Estimation of plasma protein binding affinities of IP receptor ligands using a radioligand receptor binding assay

Penny Ensor1, David Sykes1, Daniel Blakeley1, Carsten Bauer2, Bernard Kohler2, Peter Leupp2, Christoph Zueger2, Catherine Leblanc1, Steven Charlton1. 1Novartis Institutes for Biomedical Research, Horsham, United Kingdom, 2Novartis Institutes for Biomedical Research, Basel, Switzerland.

Human serum albumin (HSA) is the most abundant extracellular protein found in blood plasma (Mr 66 kDa, 0.53-0.75mM). It binds a variety of structurally diverse drug molecules, exerting a profound effect on the availability of free drug that can bind the target. Traditionally serum protein binding is assessed by determining free fraction in serum using low through-put methods such as equilibrium dialysis and ultrafiltration. Here we describe a method for estimating the equilibrium dissociation constant for serum albumin (eKp) using a conventional receptor binding assay.

Firstly, a mathematical model was developed to investigate the influence of plasma protein on ligand-receptor binding. Simulations using this model predicted that Schild analysis was sufficient to determine Kp values provided the protein concentration remained in excess of the ligand concentration. We chose the human prostacyclin IP receptor (IPR) transfected into CHO cells as a model system to investigate this experimentally, using the radiolabelled antagonist [3H]-RO-1138452 (Clark et al, 2004). Schild plots were constructed for saturation binding of [3H]-RO-1138452 (0.01 - 20 nM) in the presence and absence of serum albumin. Increasing concentrations of protein gave parallel shifts in [3H]-RO-1138452 binding with Schild slopes equal to unity. This behaviour was observed for serum albumin from rat, bovine and human, although the estimated affinity was different for each species. We then tested the utility of plasma protein shift assays to estimate the affinity values for the unlabelled IPR agonists iloprost and MRE-269, using the following relationship: epKp = log(DR-1)-log[albumin] at a fixed concentration of [3H]-RO-1138452 (0.6nM) and serum albumin (0.1%). As was observed for [3H]-RO-1138452, the estimated affinities of MRE269 were different depending upon the species of albumin tested (Table 1).

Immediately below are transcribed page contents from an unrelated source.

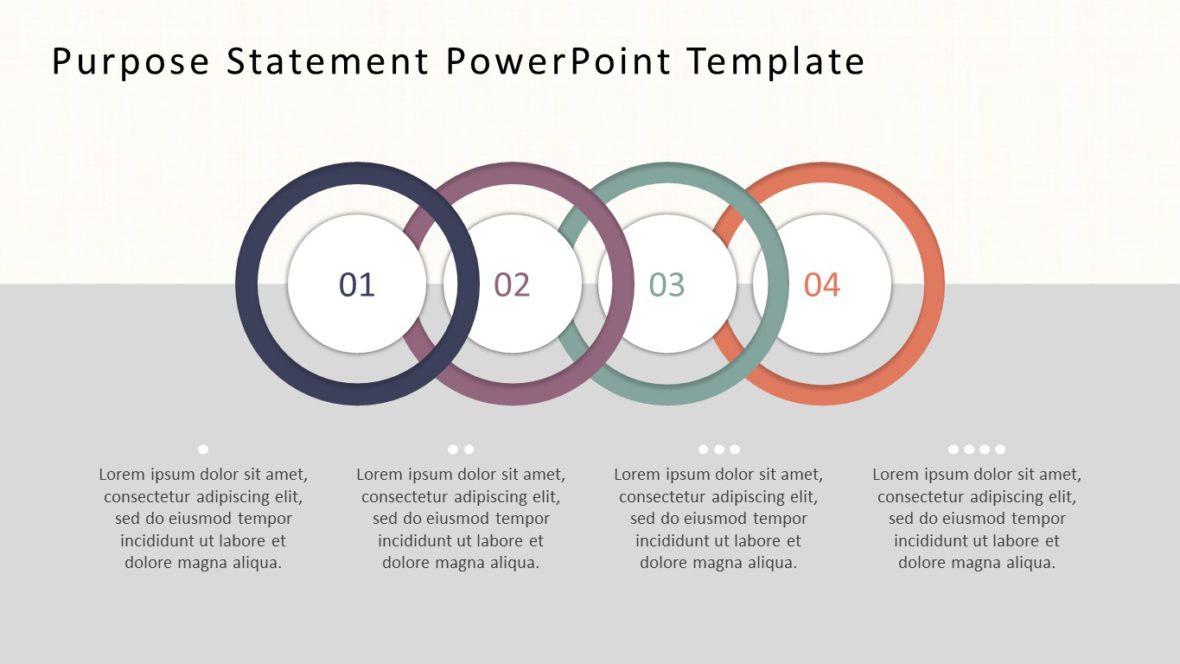 Purpose Statement PowerPoint Template

01

02

03

04

Lorem ipsum dolor sit amet, consectetur adipiscing elit, sed do eiusmod tempor incididunt ut labore et dolore magna aliqua.

Lorem ipsum dolor sit amet, consectetur adipiscing elit, sed do eiusmod tempor incididunt ut labore et dolore magna aliqua.

Lorem ipsum dolor sit amet, consectetur adipiscing elit, sed do eiusmod tempor incididunt ut labore et dolore magna aliqua.

Lorem ipsum dolor sit amet, consectetur adipiscing elit, sed do eiusmod tempor incididunt ut labore et dolore magna aliqua.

Table 1. Binding affinity values for prostanoid ligands to different species of serum albumin.

In conclusion we have demonstrated the utility of radioligand binding assays for determination of pKp values. In addition we have identified differences in the apparent pKp of IPR ligands for different species of serum protein. These findings could have important consequences for the in vitro and in vivo testing of novel IPR ligands.

Clark et al., (2004) Bioorganic & Medicinal Chemistry Letters 14, 1053-1056.